Two of the dead were reportedly hit by tear gas canisters fired by security forces in the capital Baghdad.
Reports say half of the victims were killed while trying to storm the offices of militia groups and the government.
Protesters are demanding more jobs, better public services and an end to corruption.
About 2,000 people were wounded in protests across the country, AFP quoted a security source as saying.
Similar protests earlier this month were brutally put down by security forces, leaving nearly 150 people dead.
A government report has acknowledged that authorities used excessive force in quelling that unrest.
Ahead of the latest protests, Iraq's leading clerics and the United Nations issued calls for restraint.
A day earlier Prime Minister Adel Abdul Mahdi, who took office a year ago on Friday, warned protesters that violence would not be tolerated.
He has promised a cabinet reshuffle and a package of reforms to address protesters' demands but many remain unconvinced.
What's the latest?
Hundreds of protesters gathered in Baghdad's Tahrir Square on Friday morning.
When some tried to enter the Green Zone, where government buildings are based, security forces used tear gas to drive them back.
Police and medical sources told Reuters news agency that two demonstrators had died in Baghdad after being struck by tear gas canisters.
Pictures from Baghdad show at least one person, apparently hit by a canister, lying motionless on the street.
Twelve died while setting fire to the headquarters of a paramilitary force in the southern city of Diwaniyah, security sources told AFP.
There is no official confirmation of the figures. The Iraqi interior ministry said 68 members of the security forces were injured across the country.
The government's handling of the protests this month has fuelled discontent across Iraq, with political leaders facing calls to resign.

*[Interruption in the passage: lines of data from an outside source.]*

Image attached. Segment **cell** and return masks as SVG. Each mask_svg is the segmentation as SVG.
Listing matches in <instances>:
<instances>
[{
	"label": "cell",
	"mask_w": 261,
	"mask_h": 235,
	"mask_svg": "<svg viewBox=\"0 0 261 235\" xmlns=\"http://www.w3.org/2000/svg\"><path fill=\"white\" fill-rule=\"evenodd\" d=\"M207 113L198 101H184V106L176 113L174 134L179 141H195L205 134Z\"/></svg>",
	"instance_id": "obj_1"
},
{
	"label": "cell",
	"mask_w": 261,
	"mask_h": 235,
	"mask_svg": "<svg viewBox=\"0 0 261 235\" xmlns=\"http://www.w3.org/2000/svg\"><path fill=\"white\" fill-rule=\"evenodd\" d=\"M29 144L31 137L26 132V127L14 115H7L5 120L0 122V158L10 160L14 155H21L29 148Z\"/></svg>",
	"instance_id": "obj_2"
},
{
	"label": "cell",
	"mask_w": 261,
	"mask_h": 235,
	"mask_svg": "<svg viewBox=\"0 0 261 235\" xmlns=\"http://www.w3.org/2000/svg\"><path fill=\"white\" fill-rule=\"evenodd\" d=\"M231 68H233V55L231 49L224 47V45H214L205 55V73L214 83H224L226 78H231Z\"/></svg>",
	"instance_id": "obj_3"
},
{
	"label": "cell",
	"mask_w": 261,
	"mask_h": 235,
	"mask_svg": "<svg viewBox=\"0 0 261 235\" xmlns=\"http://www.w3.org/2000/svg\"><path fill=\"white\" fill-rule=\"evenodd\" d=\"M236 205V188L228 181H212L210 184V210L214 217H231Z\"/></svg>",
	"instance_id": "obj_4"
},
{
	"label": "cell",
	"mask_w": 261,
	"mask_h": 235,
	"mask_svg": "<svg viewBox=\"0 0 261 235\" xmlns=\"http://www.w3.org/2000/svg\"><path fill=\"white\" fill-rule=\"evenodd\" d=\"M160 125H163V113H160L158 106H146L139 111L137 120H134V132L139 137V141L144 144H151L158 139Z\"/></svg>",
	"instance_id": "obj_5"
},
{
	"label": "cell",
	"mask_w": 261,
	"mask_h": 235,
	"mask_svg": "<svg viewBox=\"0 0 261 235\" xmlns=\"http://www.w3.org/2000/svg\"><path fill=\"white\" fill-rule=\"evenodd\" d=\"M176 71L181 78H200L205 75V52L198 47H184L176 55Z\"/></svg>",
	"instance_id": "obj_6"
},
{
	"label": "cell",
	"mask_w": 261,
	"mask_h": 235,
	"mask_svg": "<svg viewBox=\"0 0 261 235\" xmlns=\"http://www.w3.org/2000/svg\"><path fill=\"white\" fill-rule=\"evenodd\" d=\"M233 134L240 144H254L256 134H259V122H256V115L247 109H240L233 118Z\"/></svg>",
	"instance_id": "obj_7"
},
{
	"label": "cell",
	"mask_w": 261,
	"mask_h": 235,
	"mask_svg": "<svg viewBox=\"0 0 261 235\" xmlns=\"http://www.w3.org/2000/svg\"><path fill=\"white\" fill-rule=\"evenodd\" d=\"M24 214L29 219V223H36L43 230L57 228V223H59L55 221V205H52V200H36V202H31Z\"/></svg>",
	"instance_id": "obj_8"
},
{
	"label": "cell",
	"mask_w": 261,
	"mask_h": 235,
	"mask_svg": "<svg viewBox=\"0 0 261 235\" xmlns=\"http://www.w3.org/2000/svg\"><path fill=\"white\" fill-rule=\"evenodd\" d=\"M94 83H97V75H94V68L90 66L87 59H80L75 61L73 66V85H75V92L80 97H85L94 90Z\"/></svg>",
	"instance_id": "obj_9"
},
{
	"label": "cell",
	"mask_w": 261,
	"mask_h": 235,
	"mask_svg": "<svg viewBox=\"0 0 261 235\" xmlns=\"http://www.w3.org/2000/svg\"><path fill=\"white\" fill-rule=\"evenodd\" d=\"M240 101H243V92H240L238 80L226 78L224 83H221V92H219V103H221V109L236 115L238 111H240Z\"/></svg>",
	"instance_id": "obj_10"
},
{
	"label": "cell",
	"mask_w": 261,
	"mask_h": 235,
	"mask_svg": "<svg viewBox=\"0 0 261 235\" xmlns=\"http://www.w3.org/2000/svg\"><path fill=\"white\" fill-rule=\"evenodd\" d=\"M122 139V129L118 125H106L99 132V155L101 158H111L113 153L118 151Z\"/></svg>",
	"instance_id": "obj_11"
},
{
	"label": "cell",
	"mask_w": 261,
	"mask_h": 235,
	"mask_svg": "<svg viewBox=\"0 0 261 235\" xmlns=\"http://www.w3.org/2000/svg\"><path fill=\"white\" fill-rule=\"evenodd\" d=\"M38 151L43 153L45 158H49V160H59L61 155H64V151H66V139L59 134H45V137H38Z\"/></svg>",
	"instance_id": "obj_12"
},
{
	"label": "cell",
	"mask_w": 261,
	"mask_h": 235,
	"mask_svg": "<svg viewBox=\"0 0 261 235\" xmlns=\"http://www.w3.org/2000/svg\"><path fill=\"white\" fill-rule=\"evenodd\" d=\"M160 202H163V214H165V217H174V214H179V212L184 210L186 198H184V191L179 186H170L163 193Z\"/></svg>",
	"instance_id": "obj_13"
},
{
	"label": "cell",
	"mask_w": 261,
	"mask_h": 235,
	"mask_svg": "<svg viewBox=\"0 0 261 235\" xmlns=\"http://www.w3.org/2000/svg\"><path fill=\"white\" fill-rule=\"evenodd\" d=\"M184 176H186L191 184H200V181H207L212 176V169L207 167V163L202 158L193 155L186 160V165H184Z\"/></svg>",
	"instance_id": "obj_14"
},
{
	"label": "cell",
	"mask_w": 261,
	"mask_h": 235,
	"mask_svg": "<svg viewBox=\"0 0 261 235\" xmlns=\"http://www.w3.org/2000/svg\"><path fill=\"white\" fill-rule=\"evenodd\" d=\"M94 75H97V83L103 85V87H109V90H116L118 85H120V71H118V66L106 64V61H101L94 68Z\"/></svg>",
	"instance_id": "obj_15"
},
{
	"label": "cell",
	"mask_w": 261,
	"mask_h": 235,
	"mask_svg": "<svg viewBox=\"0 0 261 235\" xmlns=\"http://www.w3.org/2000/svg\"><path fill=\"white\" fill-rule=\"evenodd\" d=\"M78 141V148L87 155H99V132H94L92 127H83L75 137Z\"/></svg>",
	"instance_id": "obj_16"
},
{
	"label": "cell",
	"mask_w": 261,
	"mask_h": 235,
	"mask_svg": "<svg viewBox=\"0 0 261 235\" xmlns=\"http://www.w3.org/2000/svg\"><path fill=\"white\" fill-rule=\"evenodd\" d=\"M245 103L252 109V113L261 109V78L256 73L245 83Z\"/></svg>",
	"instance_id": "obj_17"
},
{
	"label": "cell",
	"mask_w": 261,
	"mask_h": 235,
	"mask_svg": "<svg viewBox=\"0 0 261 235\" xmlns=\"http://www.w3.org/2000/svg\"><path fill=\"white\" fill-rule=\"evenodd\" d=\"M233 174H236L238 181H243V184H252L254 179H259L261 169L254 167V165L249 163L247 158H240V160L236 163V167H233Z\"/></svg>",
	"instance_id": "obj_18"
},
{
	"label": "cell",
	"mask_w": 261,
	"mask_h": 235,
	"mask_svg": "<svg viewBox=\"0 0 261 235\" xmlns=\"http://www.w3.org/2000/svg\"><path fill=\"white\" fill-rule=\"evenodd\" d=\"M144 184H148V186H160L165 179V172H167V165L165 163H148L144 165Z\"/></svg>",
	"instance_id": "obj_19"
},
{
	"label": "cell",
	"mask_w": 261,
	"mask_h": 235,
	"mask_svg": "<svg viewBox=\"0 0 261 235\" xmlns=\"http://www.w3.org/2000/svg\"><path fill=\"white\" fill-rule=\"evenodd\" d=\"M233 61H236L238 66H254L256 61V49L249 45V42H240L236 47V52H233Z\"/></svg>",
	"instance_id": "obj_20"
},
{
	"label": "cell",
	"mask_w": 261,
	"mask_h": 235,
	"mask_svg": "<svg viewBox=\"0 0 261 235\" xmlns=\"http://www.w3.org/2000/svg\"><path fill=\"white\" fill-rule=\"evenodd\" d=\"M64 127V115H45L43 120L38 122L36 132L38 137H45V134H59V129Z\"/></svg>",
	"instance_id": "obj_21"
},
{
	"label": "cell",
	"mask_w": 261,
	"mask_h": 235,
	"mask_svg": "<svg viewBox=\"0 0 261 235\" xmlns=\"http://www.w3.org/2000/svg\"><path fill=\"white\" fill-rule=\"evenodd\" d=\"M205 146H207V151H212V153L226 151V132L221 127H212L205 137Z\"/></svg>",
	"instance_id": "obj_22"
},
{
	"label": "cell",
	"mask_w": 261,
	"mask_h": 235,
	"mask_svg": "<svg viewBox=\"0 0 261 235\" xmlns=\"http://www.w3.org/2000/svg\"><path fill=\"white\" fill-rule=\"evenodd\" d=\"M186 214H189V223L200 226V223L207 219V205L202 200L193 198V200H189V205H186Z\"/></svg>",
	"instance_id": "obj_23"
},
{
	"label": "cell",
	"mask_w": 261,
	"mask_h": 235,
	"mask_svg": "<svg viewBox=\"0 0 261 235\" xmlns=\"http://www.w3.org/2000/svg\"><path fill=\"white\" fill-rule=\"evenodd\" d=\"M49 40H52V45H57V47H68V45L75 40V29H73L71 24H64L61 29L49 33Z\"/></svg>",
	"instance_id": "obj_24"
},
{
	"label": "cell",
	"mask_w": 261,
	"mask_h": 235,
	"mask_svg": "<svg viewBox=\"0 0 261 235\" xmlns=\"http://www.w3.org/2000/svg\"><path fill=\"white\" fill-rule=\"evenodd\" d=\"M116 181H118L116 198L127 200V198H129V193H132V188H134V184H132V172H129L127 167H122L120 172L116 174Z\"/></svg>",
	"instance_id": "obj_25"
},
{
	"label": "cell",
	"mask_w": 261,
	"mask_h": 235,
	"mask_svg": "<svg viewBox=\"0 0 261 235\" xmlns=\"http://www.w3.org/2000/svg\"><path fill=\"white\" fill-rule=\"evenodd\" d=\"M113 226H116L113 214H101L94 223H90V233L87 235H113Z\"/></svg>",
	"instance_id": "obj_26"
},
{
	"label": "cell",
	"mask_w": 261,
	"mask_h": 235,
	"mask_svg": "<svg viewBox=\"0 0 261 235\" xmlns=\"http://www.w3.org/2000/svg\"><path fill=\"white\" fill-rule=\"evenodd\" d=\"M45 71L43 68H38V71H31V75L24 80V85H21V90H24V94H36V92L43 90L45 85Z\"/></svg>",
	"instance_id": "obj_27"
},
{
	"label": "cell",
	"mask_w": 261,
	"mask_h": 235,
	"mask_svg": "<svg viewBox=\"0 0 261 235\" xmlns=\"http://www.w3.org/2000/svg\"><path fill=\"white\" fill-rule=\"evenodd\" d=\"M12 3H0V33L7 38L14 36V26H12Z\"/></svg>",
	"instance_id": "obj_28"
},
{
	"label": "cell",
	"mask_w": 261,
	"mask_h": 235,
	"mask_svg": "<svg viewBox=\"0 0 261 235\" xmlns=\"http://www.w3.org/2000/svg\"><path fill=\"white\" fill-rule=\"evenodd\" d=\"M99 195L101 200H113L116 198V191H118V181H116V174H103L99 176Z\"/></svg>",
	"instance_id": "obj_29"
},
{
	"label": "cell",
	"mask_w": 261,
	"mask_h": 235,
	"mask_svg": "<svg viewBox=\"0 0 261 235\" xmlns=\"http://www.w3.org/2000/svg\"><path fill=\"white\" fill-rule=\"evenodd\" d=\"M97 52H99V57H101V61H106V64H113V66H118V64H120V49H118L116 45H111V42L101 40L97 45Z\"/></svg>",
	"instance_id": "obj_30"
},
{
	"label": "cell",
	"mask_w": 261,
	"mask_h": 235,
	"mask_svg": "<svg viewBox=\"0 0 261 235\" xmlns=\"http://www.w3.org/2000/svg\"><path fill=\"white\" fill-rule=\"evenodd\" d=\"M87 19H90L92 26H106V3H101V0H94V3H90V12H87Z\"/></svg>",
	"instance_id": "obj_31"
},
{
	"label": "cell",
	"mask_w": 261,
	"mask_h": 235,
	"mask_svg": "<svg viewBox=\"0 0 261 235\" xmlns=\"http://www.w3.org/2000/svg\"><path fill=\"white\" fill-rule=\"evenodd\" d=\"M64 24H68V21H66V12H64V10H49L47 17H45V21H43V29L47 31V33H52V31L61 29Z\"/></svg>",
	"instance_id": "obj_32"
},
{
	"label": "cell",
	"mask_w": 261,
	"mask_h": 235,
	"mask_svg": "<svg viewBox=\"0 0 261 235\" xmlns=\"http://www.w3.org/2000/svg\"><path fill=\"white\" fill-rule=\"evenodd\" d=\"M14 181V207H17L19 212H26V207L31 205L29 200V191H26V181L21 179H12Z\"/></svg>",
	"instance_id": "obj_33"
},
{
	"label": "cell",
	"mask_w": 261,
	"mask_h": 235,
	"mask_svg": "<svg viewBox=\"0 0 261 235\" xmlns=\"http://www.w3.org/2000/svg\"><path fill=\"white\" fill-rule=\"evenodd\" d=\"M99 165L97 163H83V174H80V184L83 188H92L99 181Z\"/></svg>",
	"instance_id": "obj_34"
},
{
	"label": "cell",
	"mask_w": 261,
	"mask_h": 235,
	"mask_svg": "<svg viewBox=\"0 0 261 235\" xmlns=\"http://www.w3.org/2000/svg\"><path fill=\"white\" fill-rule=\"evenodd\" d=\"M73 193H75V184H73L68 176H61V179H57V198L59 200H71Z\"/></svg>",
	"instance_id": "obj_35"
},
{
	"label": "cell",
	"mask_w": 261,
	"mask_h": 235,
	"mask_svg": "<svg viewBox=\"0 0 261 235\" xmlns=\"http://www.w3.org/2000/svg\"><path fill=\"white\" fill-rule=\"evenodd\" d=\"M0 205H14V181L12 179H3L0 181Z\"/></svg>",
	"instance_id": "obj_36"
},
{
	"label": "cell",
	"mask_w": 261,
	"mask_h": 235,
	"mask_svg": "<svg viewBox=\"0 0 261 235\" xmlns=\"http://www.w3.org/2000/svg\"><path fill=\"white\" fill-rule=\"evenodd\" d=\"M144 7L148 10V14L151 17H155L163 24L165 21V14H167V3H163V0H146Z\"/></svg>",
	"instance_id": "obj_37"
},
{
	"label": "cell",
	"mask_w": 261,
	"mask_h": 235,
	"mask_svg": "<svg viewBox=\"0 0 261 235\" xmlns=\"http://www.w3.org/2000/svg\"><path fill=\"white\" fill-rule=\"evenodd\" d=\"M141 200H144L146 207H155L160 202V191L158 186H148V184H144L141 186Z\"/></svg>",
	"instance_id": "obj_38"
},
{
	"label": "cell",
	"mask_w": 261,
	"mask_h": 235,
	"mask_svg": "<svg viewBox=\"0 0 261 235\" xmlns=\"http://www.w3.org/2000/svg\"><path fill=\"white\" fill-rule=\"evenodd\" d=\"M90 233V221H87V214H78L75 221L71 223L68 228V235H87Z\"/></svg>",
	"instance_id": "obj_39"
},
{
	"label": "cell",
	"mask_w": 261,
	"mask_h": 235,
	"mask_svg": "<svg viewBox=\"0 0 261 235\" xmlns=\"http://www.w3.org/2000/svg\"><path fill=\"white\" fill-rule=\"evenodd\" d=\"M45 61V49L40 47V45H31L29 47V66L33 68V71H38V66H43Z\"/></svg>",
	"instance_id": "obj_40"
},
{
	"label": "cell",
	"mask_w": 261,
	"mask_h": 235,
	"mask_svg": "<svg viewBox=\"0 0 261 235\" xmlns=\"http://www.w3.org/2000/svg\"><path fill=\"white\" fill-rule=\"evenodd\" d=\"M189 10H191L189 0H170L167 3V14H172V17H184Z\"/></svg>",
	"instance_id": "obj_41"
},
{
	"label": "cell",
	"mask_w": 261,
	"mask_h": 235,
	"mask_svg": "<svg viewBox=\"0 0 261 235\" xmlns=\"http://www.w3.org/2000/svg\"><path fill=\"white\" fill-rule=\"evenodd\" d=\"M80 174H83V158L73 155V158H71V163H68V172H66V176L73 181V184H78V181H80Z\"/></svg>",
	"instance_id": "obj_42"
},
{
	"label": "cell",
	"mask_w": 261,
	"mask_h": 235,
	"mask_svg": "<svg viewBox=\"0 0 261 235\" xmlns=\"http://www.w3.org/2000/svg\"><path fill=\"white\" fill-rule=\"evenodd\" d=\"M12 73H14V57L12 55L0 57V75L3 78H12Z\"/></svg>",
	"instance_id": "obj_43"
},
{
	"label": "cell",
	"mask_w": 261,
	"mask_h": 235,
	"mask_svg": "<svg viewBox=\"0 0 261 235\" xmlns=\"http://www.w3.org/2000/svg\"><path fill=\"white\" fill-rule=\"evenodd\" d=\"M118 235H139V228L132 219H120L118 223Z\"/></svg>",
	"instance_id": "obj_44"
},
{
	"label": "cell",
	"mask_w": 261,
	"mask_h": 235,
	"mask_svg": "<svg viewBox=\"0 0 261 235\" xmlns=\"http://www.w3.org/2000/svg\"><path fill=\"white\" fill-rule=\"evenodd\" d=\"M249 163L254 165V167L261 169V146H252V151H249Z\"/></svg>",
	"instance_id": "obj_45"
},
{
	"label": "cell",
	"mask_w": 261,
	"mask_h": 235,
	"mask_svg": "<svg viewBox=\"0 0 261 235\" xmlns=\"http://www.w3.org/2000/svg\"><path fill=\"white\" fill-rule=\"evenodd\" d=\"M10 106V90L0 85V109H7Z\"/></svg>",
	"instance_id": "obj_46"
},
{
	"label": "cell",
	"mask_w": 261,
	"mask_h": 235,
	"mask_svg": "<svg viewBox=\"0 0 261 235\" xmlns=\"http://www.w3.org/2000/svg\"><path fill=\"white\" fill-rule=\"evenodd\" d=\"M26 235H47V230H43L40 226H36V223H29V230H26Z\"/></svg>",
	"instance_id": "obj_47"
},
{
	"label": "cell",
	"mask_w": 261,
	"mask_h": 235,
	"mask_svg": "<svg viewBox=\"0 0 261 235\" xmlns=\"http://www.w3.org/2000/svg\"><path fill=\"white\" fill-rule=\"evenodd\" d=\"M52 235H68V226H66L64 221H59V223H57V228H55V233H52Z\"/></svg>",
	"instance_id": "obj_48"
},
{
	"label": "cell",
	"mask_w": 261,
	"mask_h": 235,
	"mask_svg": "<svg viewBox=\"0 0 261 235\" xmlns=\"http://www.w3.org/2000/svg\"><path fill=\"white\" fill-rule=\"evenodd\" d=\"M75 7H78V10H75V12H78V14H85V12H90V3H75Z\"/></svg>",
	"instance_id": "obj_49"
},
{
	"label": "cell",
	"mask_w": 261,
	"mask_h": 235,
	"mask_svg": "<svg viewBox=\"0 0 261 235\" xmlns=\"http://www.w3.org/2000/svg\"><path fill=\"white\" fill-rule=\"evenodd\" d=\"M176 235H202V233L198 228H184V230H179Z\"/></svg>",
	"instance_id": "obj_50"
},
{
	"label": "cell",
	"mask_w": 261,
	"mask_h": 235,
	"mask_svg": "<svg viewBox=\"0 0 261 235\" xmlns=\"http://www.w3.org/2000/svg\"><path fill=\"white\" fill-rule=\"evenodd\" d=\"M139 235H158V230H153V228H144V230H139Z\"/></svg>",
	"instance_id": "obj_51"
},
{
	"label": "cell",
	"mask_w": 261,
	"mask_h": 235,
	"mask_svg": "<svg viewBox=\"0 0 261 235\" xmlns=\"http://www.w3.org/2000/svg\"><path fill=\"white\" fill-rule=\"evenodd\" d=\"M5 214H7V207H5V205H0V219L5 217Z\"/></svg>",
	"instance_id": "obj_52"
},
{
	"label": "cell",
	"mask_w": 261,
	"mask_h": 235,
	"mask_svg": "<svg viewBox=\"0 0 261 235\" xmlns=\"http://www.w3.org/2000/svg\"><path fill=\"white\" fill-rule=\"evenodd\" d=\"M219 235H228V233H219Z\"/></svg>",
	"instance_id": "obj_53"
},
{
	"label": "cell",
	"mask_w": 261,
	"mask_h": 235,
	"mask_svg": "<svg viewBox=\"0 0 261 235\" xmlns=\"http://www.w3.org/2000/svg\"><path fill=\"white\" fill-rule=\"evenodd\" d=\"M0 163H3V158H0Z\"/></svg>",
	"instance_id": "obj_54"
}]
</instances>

"We're not hungry, we want dignity," shouted one marcher. Another said that Iraq's politicians had "monopolised all the resources".
- Do today's global protests have anything in common?
- The ongoing protests around the world in pictures
Protesters have called on the Shia-led government to overhaul Iraq's sectarian political system, in which power is shared along religious and ethnic lines.
Elsewhere, as unrest spread through Iraq's southern cities:
- About 3,000 protesters broke into a government building in Dhi Qar province
- Guards protecting a Shia militia group's offices in Maysan province opened fire, wounding at least six
- Protesters set fire to a Shia political party's offices in Muthanna province
- A curfew was imposed in several southern provinces
What's the background?
The protests started in Baghdad on 1 October. Most of those taking part were young and unemployed.
After security forces used live ammunition against demonstrators, the unrest escalated and spread to other cities and towns.
A government committee that was tasked with investigating the violence said 149 civilians and eight security personnel had been killed in protests between 1 and 6 October.
The committee concluded that "officers and commanders lost control over their forces during the protests" and that this "caused chaos".